EXCERPTED TEXT
= Beginning of Section =

# Blurred vision?



## ITSMEAGAIN (Sep 9, 2009)

*blurred vision?*

Has anyone had any blurred vision issues?
I've read that just like our immune system can attack healthy tissue, in the intestinal tract. that it is the cause of my arthritis by attackking healthy tissue around the joints causing it to get inflammed. (like the intestines) 
And that our eyes are not immune to this as well. I understand that it is rare. 
But lately i've been noticing that my eye sight seems blurred. Almost as if my eyes keep coming in and out of focus. 
Could be the fact i'm back on preds, and the insomnia is killing me. 
They gave me prescription sleeping pills, but i don't like them. The effect lasts to long and i'm groggy all the next day. which is worse then being regularly tired.

just curious if vision issues effected anybody here?


----------



## shazamataz (Sep 10, 2009)

It may just be a pred-fatigue thing. My eyes go a bit blurry sometimes when i am really tired and I definately had this a bit on higher doses of pred.


----------



## FEELING MUCH BETTER (Sep 10, 2009)

= End of Section =

PROMPT A
List every username that heads a post in the blurred vision thread.
PROMPT B
Answer these questions from the blurred vision thread, one per line:
(i) What medication does the first poster say they are back on?
(ii) Why does the first poster dislike the prescription sleeping pills?
(iii) According to shazamataz, when do their eyes go a bit blurry?
PROMPT C
Write the next part of the blurred vision thread, starting right after its last post heading.

PROVIDED MATERIAL

= Beginning of Section =

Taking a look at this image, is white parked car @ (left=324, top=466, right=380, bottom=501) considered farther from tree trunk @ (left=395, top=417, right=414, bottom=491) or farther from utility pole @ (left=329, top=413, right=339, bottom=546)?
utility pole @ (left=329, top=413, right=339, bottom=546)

= End of Section =

RESPONSE A
ITSMEAGAIN
shazamataz
FEELING MUCH BETTER

RESPONSE B
(i) Preds.
(ii) The effect lasts too long, and they are groggy all the next day.
(iii) When they are really tired, and also on higher doses of pred.

RESPONSE C
Oh my gosh! I thought the optometrist screwed up my last eye exam! Is this why I have trouble driving and reading the signs now. I have been on prednisone for three weeks now and it's been soooo much worse. 

I guess I also know now why I can't fall asleep either. I was up till 2 am last night!

Thanks!


----------



## littleone (Sep 10, 2009)

i do and i've never been on pred.  my eye dr is doing some sort of test tho when i go in for my check up b/c my step dad  (every single relative in the area of mine goes to her.  haha) told her they finally diagnosed me with crohn's and she said that there is something that can happen with our eyes...  or something.  he can't remember what she said but just remembers that she is going to perfrom some special test other than the exam, and thing where they tilt you back going "top right, far right, bottom right, bottom, bottom left..."  ask your eye dr about it next time you go.


----------



## imisspopcorn (Sep 10, 2009)

I had a lot of weird eye stuff last year when I was really sick. I had been vomitting from being obstructed. Its hard to describe but it was like looking out the window while its raining only it wasn't raining. I did go to the eye doctor and he really didn't see anything abnormal. I think it was from being so malnourished and my electrolytes being imbalanced.I still get occasional "floaters"... Maybe check out the symptoms of Uveitis(SP?) as it can affect Crohn's.


----------



## Jerman (Sep 10, 2009)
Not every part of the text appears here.